**Document text**
--- Start ---
Clarke’s in celebration mode this week offering tax-free footwear through December 7, then 30 percent off kicks on the 8th, 40 percent off on the 9th and a whopping 50 percent off on the big birthday, December 10.
Pictured: Calming Signals crewneck from Rockwell by Parra, a artist-driven brand from the Netherlands and one of Clarke's personal faves. It's $90.
“It was just kind of happenstance,” says Ray Frizzell of how he and David McQuaid teamed up to create downtown Halifax’s newest furniture store KEW, which opens this Saturday (December 7) at 1861 Granville Street.
“We happened to bump into each other and started talking about furniture and products we loved and it just went from there.” The pair bring a wealth of experience in the biz (Frizzell started Statement before selling it five years ago) and a shared love for “clean, simple, modern” design, that leans a little edgy, to the store. Frizzell says the well-made, affordable pieces they’ve chosen are “designed for real life, designed to be used and designed to be lived with.”
A step inside the KEW showroom will reveal exclusive products from stylish but livable furniture (some of which is Canadian made) to unique accessories like porcelain from artist, designer and NSCAD alum Erin McCutcheon and type-based maps of Halifax from Dave Murray. “The goal is for the product to be accessible in price and functionality,” says Frizzell. “I personally own one of the couches we carry...a year and a half later, and it looks like it did the day we bought it.”
Peep KEW's Facebook for store hours and updates.
A firm believer that hard copy books and ebooks can coexist happily ever after, Morgan Dambergs opened her used fiction store, Orphan Books (2394 Agricola Street) about a year-and-a-half ago on what’s become a busy business strip for the north end.
“Ebooks are great for travelling, since they don't weigh you down, but there's a sensory aspect to physical books that ebooks can't quite replace,” she says. “A lot of my customers talk about liking to have a hard copy of a book they want to dog-ear, or mark up, or simply keep on a bookshelf.” A book collector with a background in publishing, Dambergs aims to keep her books—which she gathers from flea markets, donations and customer trades—under $10, catering to customers of all ages, hoping to keep younger readers keen on hard copies. “In an increasingly connected world, sometimes it's nice to turn your devices off and just escape for a while,” says Dambergs. “Books are still one of the best ways to do that, and I think they always will be.”
After 30 years as touring musicians, Gary and Denise Julien have seen their fair share of country bars. So when the opportunity to take over Dartmouth's infamous The Rodeo Lounge (121 Ilsley Avenue), of course they jumped on it.
--- End ---
**Written problem A**
Copy the detection records below line for line, from first to last.

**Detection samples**
--- Start ---
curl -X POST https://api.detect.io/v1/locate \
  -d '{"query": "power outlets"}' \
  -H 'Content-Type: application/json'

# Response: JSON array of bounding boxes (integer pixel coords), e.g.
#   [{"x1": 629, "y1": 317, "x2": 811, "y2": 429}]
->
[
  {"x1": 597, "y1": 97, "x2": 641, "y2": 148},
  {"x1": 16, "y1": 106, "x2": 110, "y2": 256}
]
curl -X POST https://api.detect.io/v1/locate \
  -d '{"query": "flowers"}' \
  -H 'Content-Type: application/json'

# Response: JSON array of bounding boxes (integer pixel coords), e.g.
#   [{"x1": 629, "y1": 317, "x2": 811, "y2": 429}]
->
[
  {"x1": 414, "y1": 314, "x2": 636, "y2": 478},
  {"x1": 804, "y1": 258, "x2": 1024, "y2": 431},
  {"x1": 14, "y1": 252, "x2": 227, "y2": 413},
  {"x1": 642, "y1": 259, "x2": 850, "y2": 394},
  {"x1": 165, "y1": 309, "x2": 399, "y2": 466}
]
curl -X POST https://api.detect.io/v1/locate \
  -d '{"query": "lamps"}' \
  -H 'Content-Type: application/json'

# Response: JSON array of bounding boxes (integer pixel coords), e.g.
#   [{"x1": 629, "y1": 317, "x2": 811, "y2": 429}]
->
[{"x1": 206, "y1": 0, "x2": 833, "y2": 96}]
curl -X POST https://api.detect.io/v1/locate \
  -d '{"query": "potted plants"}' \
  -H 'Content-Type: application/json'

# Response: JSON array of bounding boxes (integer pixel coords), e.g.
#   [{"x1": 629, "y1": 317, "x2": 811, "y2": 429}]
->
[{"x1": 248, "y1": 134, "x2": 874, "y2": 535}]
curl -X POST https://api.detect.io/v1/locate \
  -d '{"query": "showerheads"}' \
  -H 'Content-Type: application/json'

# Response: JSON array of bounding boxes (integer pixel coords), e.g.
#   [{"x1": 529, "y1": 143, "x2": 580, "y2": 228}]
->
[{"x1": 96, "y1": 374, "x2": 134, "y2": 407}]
--- End ---
**Written problem B**
From the Halifax shops article, rewrite the passage that starts with the words "A firm believer" and ends with "the north end.", swapping "Orphan Books" for "Stray Pages".

**Written reply A**
curl -X POST https://api.detect.io/v1/locate \
  -d '{"query": "power outlets"}' \
  -H 'Content-Type: application/json'

# Response: JSON array of bounding boxes (integer pixel coords), e.g.
#   [{"x1": 629, "y1": 317, "x2": 811, "y2": 429}]
->
[
  {"x1": 597, "y1": 97, "x2": 641, "y2": 148},
  {"x1": 16, "y1": 106, "x2": 110, "y2": 256}
]
curl -X POST https://api.detect.io/v1/locate \
  -d '{"query": "flowers"}' \
  -H 'Content-Type: application/json'

# Response: JSON array of bounding boxes (integer pixel coords), e.g.
#   [{"x1": 629, "y1": 317, "x2": 811, "y2": 429}]
->
[
  {"x1": 414, "y1": 314, "x2": 636, "y2": 478},
  {"x1": 804, "y1": 258, "x2": 1024, "y2": 431},
  {"x1": 14, "y1": 252, "x2": 227, "y2": 413},
  {"x1": 642, "y1": 259, "x2": 850, "y2": 394},
  {"x1": 165, "y1": 309, "x2": 399, "y2": 466}
]
curl -X POST https://api.detect.io/v1/locate \
  -d '{"query": "lamps"}' \
  -H 'Content-Type: application/json'

# Response: JSON array of bounding boxes (integer pixel coords), e.g.
#   [{"x1": 629, "y1": 317, "x2": 811, "y2": 429}]
->
[{"x1": 206, "y1": 0, "x2": 833, "y2": 96}]
curl -X POST https://api.detect.io/v1/locate \
  -d '{"query": "potted plants"}' \
  -H 'Content-Type: application/json'

# Response: JSON array of bounding boxes (integer pixel coords), e.g.
#   [{"x1": 629, "y1": 317, "x2": 811, "y2": 429}]
->
[{"x1": 248, "y1": 134, "x2": 874, "y2": 535}]
curl -X POST https://api.detect.io/v1/locate \
  -d '{"query": "showerheads"}' \
  -H 'Content-Type: application/json'

# Response: JSON array of bounding boxes (integer pixel coords), e.g.
#   [{"x1": 529, "y1": 143, "x2": 580, "y2": 228}]
->
[{"x1": 96, "y1": 374, "x2": 134, "y2": 407}]

**Written reply B**
A firm believer that hard copy books and ebooks can coexist happily ever after, Morgan Dambergs opened her used fiction store, Stray Pages (2394 Agricola Street) about a year-and-a-half ago on what’s become a busy business strip for the north end.